═════ Given records
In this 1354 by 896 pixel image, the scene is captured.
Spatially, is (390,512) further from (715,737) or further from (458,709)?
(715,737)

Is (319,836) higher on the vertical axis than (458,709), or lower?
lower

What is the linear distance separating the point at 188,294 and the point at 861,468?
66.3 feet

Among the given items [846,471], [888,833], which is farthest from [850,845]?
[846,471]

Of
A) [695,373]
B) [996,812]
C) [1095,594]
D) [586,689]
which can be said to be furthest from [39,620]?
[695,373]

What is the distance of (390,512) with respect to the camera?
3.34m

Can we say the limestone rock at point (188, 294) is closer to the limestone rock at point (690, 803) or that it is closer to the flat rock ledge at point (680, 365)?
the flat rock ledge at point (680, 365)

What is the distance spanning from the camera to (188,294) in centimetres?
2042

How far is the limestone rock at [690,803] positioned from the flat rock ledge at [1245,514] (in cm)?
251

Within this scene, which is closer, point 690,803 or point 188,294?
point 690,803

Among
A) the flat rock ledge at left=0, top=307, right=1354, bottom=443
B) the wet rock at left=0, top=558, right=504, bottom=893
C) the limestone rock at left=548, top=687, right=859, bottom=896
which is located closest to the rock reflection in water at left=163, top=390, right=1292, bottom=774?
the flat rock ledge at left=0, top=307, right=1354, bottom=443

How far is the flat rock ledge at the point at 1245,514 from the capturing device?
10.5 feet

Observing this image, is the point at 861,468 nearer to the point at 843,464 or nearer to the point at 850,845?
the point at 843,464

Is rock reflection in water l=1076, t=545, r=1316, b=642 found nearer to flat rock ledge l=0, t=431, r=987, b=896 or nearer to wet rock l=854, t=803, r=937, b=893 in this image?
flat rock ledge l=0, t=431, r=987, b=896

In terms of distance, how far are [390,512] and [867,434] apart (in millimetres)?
══════════
Task prompt:
Please turn all of the entries above into a numbered list, leaving out the blank lines.

Finished exercise:
1. In this 1354 by 896 pixel image, the scene is captured.
2. Spatially, is (390,512) further from (715,737) or further from (458,709)?
3. (715,737)
4. Is (319,836) higher on the vertical axis than (458,709), or lower?
5. lower
6. What is the linear distance separating the point at 188,294 and the point at 861,468?
7. 66.3 feet
8. Among the given items [846,471], [888,833], which is farthest from [850,845]?
9. [846,471]
10. Of
11. A) [695,373]
12. B) [996,812]
13. C) [1095,594]
14. D) [586,689]
15. which can be said to be furthest from [39,620]?
16. [695,373]
17. What is the distance of (390,512) with respect to the camera?
18. 3.34m
19. Can we say the limestone rock at point (188, 294) is closer to the limestone rock at point (690, 803) or that it is closer to the flat rock ledge at point (680, 365)?
20. the flat rock ledge at point (680, 365)
21. What is the distance spanning from the camera to (188,294) in centimetres?
22. 2042
23. How far is the limestone rock at [690,803] positioned from the flat rock ledge at [1245,514] (in cm)?
24. 251
25. Within this scene, which is closer, point 690,803 or point 188,294?
26. point 690,803
27. Among
28. A) the flat rock ledge at left=0, top=307, right=1354, bottom=443
29. B) the wet rock at left=0, top=558, right=504, bottom=893
30. C) the limestone rock at left=548, top=687, right=859, bottom=896
31. which is located closest to the rock reflection in water at left=163, top=390, right=1292, bottom=774?
32. the flat rock ledge at left=0, top=307, right=1354, bottom=443
33. How far is the flat rock ledge at the point at 1245,514 from the capturing device?
34. 10.5 feet
35. Observing this image, is the point at 861,468 nearer to the point at 843,464 or nearer to the point at 850,845?
36. the point at 843,464
37. Is rock reflection in water l=1076, t=545, r=1316, b=642 found nearer to flat rock ledge l=0, t=431, r=987, b=896 or nearer to wet rock l=854, t=803, r=937, b=893 in this image?
38. flat rock ledge l=0, t=431, r=987, b=896
39. In terms of distance, how far are [390,512] and [867,434] apart (in millimetres)?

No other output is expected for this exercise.